### DATA EXCERPTS
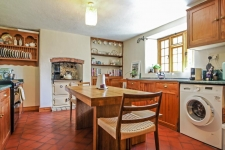 2 bed property for sale in Milborne Port Dorset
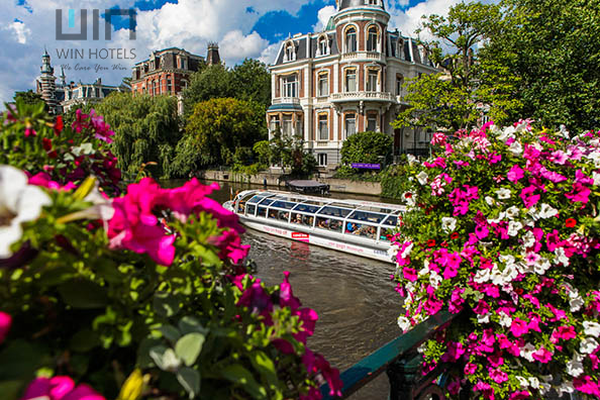 Profile Photos of Hotels in Amsterdam city centre Naritaweg 12A - Photo 1 of 3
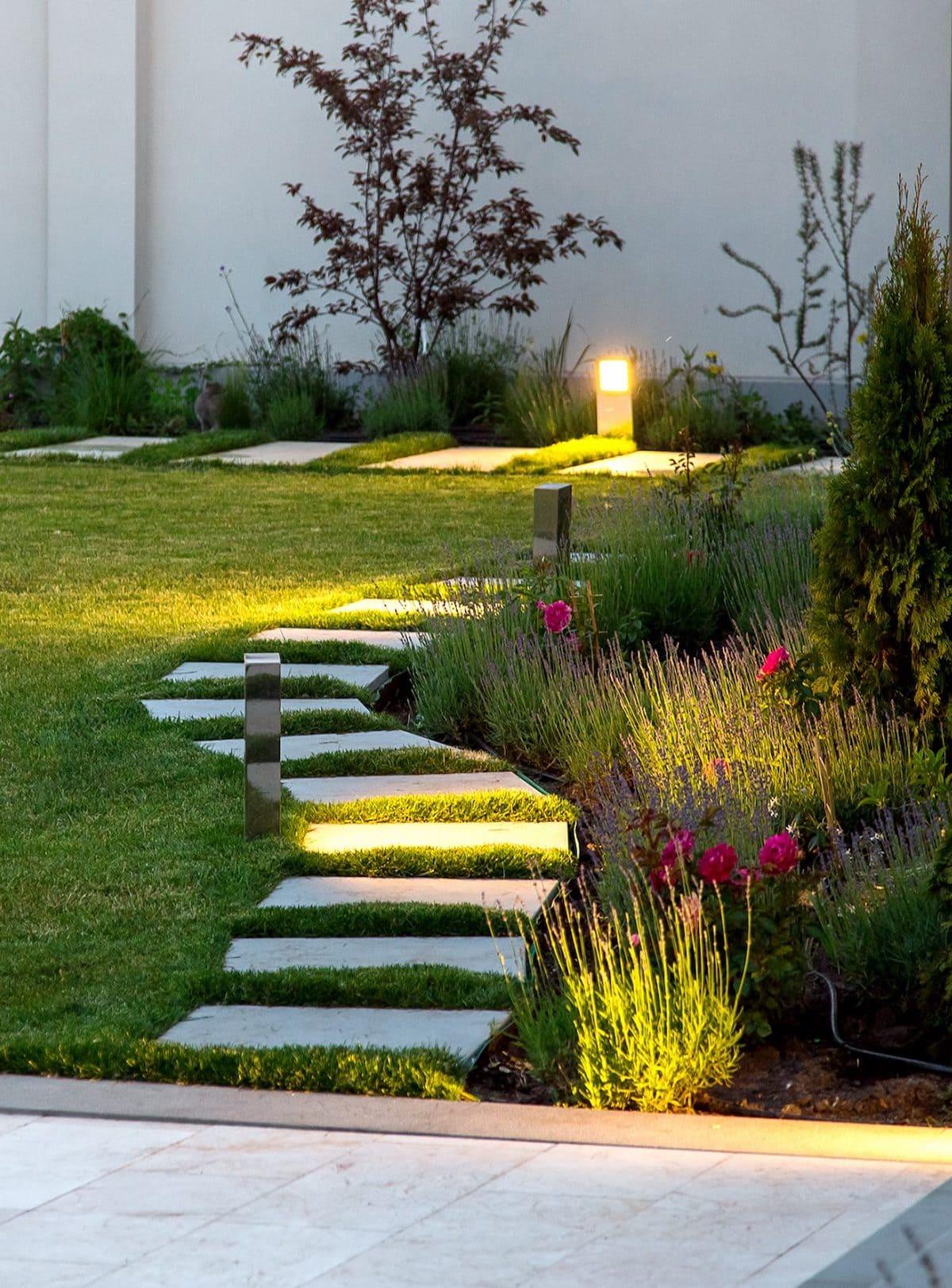 красивый сад частного дома фото 20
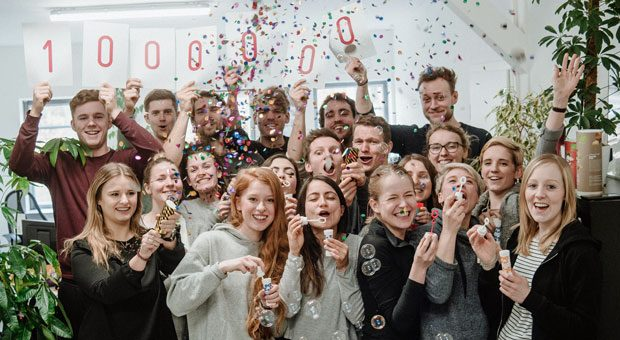 Felix Leonhardt (8. v.r.) und sein Team von Purefood feiern, dass ihre Produkte eine Million Schulmahlzeiten in Burundi ermöglicht haben.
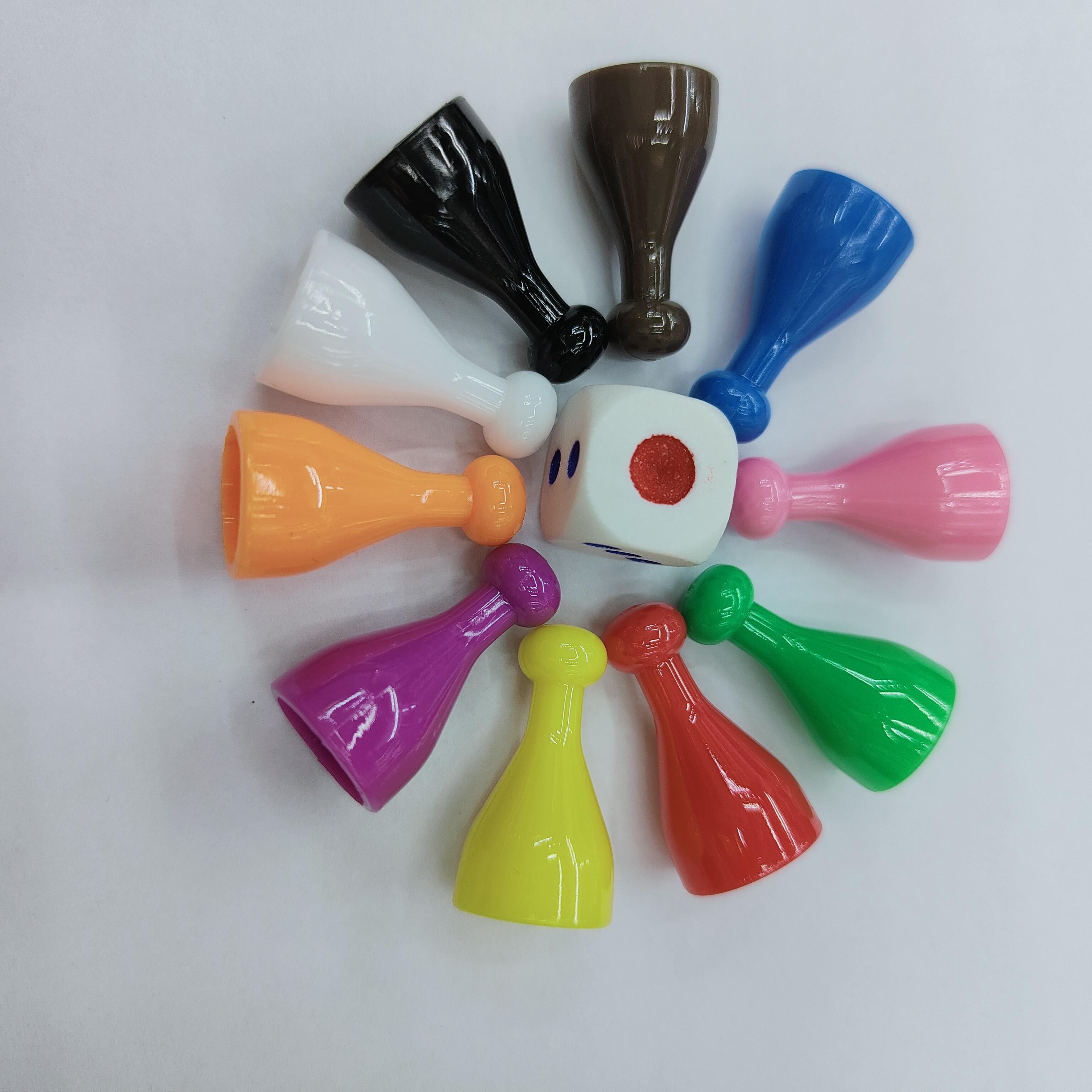 人行棋子塑料游戏配件跳棋飞行棋玩具配件塑料制品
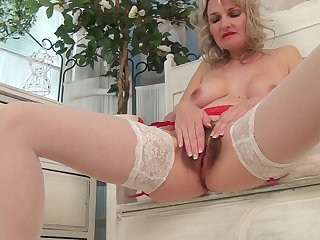 Foxy blonde adult Roxy Jay opens her hooves everywhere finger her hairy cunt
######
→ **WORK ITEM**: Print the records again exactly, pictures excluded.

→ **RESULT OF THIS TASK**:
 2 bed property for sale in Milborne Port Dorset
 Profile Photos of Hotels in Amsterdam city centre Naritaweg 12A - Photo 1 of 3
 красивый сад частного дома фото 20
 Felix Leonhardt (8. v.r.) und sein Team von Purefood feiern, dass ihre Produkte eine Million Schulmahlzeiten in Burundi ermöglicht haben.
 人行棋子塑料游戏配件跳棋飞行棋玩具配件塑料制品
 Foxy blonde adult Roxy Jay opens her hooves everywhere finger her hairy cunt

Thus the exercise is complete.